Default font in virtual console can display only ASCII characters. If you use other characters you can change the CONSOLEFONT and CONSOLEMAP settings in your /etc/rc.conf file. Different fonts can be found in /usr/share/kbd/consolefonts directory and key maps can be found in the subdirectories of /usr/share/kbd/keymaps.

Examples

For displaying characters like "č ć ž đ š" use lat2-16.psfu.gz font:

CONSOLEFONT="lat2-16.psfu.gz"

Also, don't forget to set the proper key map, in this case:

CONSOLEMAP="8859-2"

To use the specified font in early userspace (early in the bootup process), add the 'keymap' hook to /etc/mkinitcpio.conf and rebuild the image. See the Mkinitcpio article for more information.

Fonts with LCD filter enabled

"LCD" packages

Install patched packages

Remove the original packages:

pacman -Rd libxft cairo

Install the patched packages from AUR unsupported (ex. using yaourt):

yaourt -S fontconfig-lcd
yaourt -S cairo-lcd

Install the patched packages from [community]:

pacman -S libxft-lcd

Reboot your system.

Note: if you want, you can simply revert to the original packages entering

pacman -Rd libxft-lcd cairo-lcd fontconfig-lcd
pacman -S libxft cairo

Change filter configuration

The "fontconfig-lcd" package enables by default the "lcddefault" filter. You can edit the /etc/fonts/conf.avail/10-lcd-filter.conf file and replace it with another filter.

  • New filter, fontconfig-lcd default
 <const>lcddefault</const>
  • None
 <const>lcdnone</const>
  • Lighter filter, less aggressive
 <const>lcdlight</const>
  • Legacy filter, cairo default
 <const>lcdlegacy</const>

Alternative with "ClearType" packages

There are more effects for fonts from Windows system, this method of beautifying fonts has been tested with GNOME/Xfce/KDE.

Remove Packages:

pacman -Rd cairo libxft freetype2

Install Packages

Install the package cairo-cleartype, libxft-cleartype, freetype2-cleartype from AUR

Search "cairo-cleartype", "libxft-cleartype", "freetype2-cleartype" in AUR, download all these tarballs, extract them, and compile them with makepkg, install them with

pacman -U *-cleartype*.pkg.tar.gz

Restart X11 (ctrl+alt+backspace)

OR if you have yaourt installed:

yaourt -S cairo-cleartype freetype2-cleartype libxft-cleartype

Configuration

FreeType autohinter (optional)

You can set the FreeType autohinter. As root :

ln -s /etc/fonts/conf.avail/10-autohint.conf /etc/fonts/conf.d/10-autohint.conf

Disable Unattractive Bitmap Fonts (optional)

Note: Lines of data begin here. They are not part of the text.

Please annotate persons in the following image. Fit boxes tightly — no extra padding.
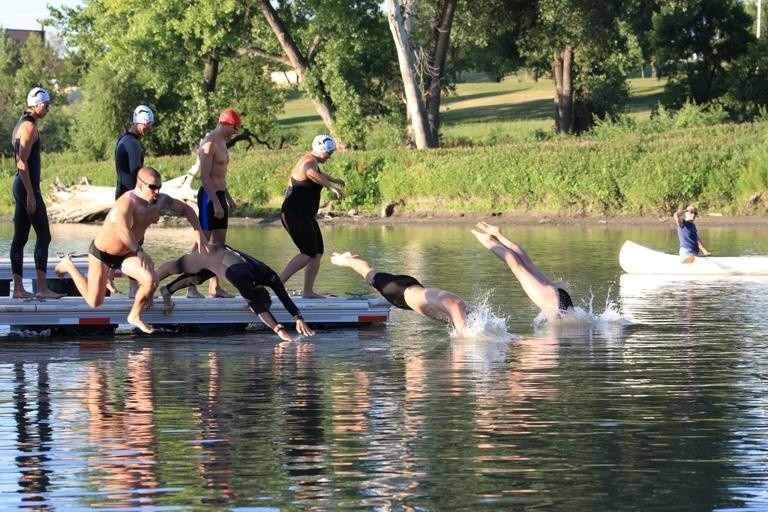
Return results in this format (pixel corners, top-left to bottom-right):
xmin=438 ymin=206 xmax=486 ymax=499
xmin=142 ymin=243 xmax=316 ymax=342
xmin=107 ymin=104 xmax=157 ymax=299
xmin=471 ymin=223 xmax=573 ymax=320
xmin=11 ymin=86 xmax=66 ymax=299
xmin=331 ymin=251 xmax=479 ymax=341
xmin=276 ymin=134 xmax=344 ymax=299
xmin=55 ymin=166 xmax=211 ymax=335
xmin=186 ymin=108 xmax=242 ymax=298
xmin=674 ymin=205 xmax=712 ymax=257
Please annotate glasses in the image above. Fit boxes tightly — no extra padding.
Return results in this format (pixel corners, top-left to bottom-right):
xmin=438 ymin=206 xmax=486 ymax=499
xmin=688 ymin=210 xmax=698 ymax=215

Edit ~/.fonts.conf with the following content:

   <selectfont>
       <rejectfont>
           <pattern>
               <patelt name="scalable">
                   <bool>false</bool>
               </patelt>
           </pattern>
       </rejectfont>
   </selectfont>

Restart X11 (ctrl+alt+backspace)

At this point if you think fonts look too bold, modify the fonts configuration file: edit (or create if it doesn't exist yet) the file ~/.fonts.conf with the following content:

<?xml version="1.0"?>
<!DOCTYPE fontconfig SYSTEM "fonts.dtd">
<fontconfig>
<match target="font" >
<test compare="more" name="weight">
<const>medium</const>
</test>
<edit mode="assign" name="autohint">
<bool>false</bool>
</edit>
</match>
</fontconfig>

FAQ

Q. My fonts are too large or too small. The resolution seems wrong. My fonts are mis-shapen.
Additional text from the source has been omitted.